>> begin THE DATA

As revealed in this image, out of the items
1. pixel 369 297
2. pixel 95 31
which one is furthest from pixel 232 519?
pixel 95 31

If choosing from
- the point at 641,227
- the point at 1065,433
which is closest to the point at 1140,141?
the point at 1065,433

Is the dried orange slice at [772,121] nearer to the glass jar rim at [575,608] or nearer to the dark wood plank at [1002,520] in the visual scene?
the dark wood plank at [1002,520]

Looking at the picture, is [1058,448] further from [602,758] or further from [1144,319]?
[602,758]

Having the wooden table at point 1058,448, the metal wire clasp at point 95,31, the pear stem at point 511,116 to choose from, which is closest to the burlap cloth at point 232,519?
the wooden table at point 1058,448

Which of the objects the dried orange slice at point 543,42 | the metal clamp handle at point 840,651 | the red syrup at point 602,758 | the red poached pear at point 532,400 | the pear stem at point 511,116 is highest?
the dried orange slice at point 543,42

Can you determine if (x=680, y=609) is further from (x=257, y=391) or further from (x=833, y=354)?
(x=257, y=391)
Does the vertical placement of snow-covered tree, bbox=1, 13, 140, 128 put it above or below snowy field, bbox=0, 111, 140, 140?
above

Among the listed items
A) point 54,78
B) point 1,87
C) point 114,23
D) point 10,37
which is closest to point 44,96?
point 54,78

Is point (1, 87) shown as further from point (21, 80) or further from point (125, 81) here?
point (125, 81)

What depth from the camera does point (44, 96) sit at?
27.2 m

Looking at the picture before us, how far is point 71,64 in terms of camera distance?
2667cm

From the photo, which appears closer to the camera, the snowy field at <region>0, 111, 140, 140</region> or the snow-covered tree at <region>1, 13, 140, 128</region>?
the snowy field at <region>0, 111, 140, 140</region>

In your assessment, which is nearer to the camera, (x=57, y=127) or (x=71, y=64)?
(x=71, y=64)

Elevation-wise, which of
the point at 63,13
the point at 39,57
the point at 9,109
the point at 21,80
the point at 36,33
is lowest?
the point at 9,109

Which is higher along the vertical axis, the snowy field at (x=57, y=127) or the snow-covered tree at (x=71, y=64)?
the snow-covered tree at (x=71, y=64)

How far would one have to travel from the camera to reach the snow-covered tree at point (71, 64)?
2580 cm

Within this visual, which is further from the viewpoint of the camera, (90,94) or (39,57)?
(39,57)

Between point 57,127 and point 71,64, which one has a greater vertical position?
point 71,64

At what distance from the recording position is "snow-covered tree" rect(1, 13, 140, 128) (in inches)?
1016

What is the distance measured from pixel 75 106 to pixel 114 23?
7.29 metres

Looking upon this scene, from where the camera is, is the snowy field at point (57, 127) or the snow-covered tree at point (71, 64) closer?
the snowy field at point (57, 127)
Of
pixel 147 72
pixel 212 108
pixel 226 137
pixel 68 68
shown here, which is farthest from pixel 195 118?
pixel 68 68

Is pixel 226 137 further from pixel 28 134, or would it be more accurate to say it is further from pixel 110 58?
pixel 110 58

>> end THE DATA

Retype the data exactly as given.

As revealed in this image, out of the items
1. pixel 369 297
2. pixel 95 31
which one is furthest from pixel 232 519?
pixel 95 31

If choosing from
- the point at 641,227
- the point at 1065,433
which is closest to the point at 1140,141?
the point at 1065,433

Is the dried orange slice at [772,121] nearer to the glass jar rim at [575,608] or nearer to the dark wood plank at [1002,520] in the visual scene?
the dark wood plank at [1002,520]

Looking at the picture, is [1058,448] further from [602,758] or further from [1144,319]?
[602,758]

Having the wooden table at point 1058,448, the metal wire clasp at point 95,31, the pear stem at point 511,116 to choose from, which is closest to the burlap cloth at point 232,519?
the wooden table at point 1058,448

Which of the objects the dried orange slice at point 543,42 | the metal clamp handle at point 840,651 | the red syrup at point 602,758 | the red poached pear at point 532,400 | the pear stem at point 511,116 is highest?
the dried orange slice at point 543,42

Can you determine if (x=680, y=609) is further from (x=257, y=391) or further from (x=833, y=354)?
(x=257, y=391)
Does the vertical placement of snow-covered tree, bbox=1, 13, 140, 128 put it above or below snowy field, bbox=0, 111, 140, 140?
above

Among the listed items
A) point 54,78
B) point 1,87
C) point 114,23
D) point 10,37
which is closest to point 44,96?
point 54,78

Is point (1, 87) shown as further from point (21, 80) or further from point (125, 81) here?
point (125, 81)

What depth from the camera does point (44, 96) sit at?
27.2 m

Looking at the picture before us, how far is point 71,64 in terms of camera distance?
2667cm

From the photo, which appears closer to the camera, the snowy field at <region>0, 111, 140, 140</region> or the snow-covered tree at <region>1, 13, 140, 128</region>?
the snowy field at <region>0, 111, 140, 140</region>

In your assessment, which is nearer to the camera, (x=57, y=127) or (x=71, y=64)?
(x=71, y=64)

Elevation-wise, which of
the point at 63,13
the point at 39,57
the point at 9,109
the point at 21,80
the point at 36,33
is lowest?
the point at 9,109

Which is higher along the vertical axis, the snowy field at (x=57, y=127) or the snow-covered tree at (x=71, y=64)?
the snow-covered tree at (x=71, y=64)

How far would one have to travel from the camera to reach the snow-covered tree at point (71, 64)?
2580 cm

Within this visual, which is further from the viewpoint of the camera, (90,94) or (39,57)?
(39,57)

Between point 57,127 and point 71,64, which one has a greater vertical position?
point 71,64

At what distance from the recording position is "snow-covered tree" rect(1, 13, 140, 128) (in inches)?
1016

What is the distance measured from pixel 75 106 to pixel 114 23?
7.29 metres

Looking upon this scene, from where the camera is, is the snowy field at point (57, 127) or the snow-covered tree at point (71, 64) closer?
the snowy field at point (57, 127)
Of
pixel 147 72
pixel 212 108
pixel 226 137
pixel 68 68
shown here, which is farthest from pixel 195 118?
pixel 68 68

Is pixel 226 137 further from pixel 28 134, or would it be more accurate to say it is further from pixel 110 58?
pixel 110 58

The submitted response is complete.